Le magistrat fait remarquer que les faits ont été commis par quelqu’un qui a la rancune tenace, des faits graves qui peuvent mettre en danger la vie de nos concitoyens, sous le regard haineux de Farid. Il requiert finalement 18 mois d’emprisonnement avec mise en détention
L’avocate de Farid lève les bras au ciel. La peine demandée lui semble injuste. « Il aurait nié les faits, ç’aurait été le même réquisitoire», s’offusque-t-elle. Elle met l’accent sur le fait que son client reconnaît aujourd’hui les faits, et qu’il « a le droit de se taire en garde à vue donc il n’a pas nié ».
Il y a selon elle une « prise de conscience » par Farid. « Il ne visait qu’une voiture », osera-t-elle ajouter. « On ne juge pas quelqu’un sur l’éventualité des conséquences que peut avoir son acte ».
Elle insiste ensuite sur le fait que « l’on n’est pas dans un cas classique des cités où c’est concerté, là c’est un acte isolé ».« Il n’y a rien sur son casier majeur », le prévenu étant en effet mineur au moment de ses précédents méfaits.
Elle déclare que la peine demandée est « démesurée » et que Farid a besoin d’être « prévenu ». Elle dit que son client a honte et que c’est pour ça qu’il a nié.
Elle parle de plus d’un drame familial : le père de Farid a été assassiné en Algérie il y a 15 ans de cela « parce qu’il avait le tort d’avoir la nationalité française ». Farid est ainsi quelqu’un de dépressif.
Farid a de plus passé 48h en garde à vue, il a « déjà été puni ». Il arrive ici « en état d’épuisement », et a de plus subi un déplacement de l’épaule au cours de la bagarre.

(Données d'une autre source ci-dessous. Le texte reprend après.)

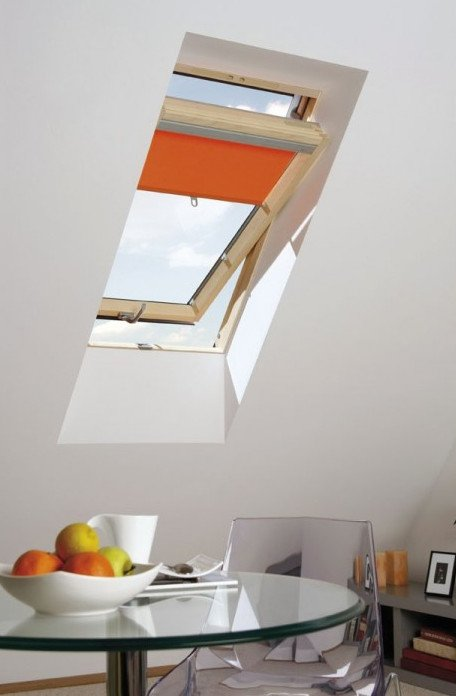 Room with OptiLight roof window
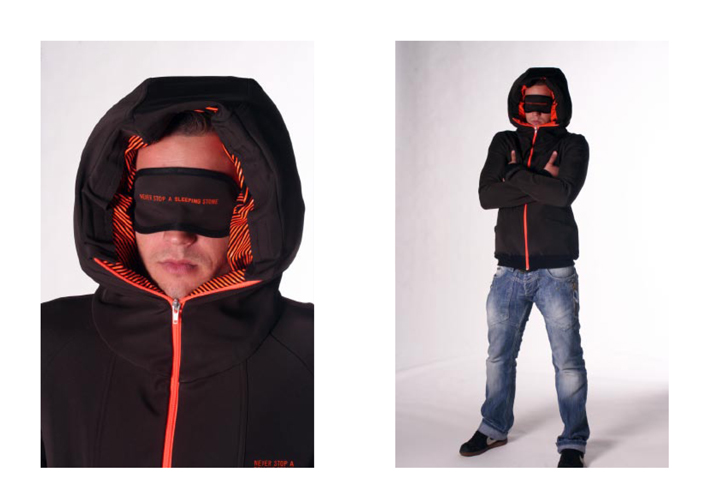 jacket-with-inflatable-hood-3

Elle demande finalement du sursis et de la mise à l’épreuve, ainsi que l’obligation de « réparer », concluant même en se demandant si cet acte n’est pas un « appel à l’aide ».
Après 20 minutes de délibérés, Farid est condamné à 15 mois de prison dont 9 avec sursis, sans mise en détention. Il est remis en liberté, et devra voir le Juge d’application des peines pour décider quand il tirera ses 6 mois fermes.
En ce qui concerne les dommages aux victimes, le jugement est renvoyé jusqu’en septembre.
Les CPF sortent de la salle en beuglant.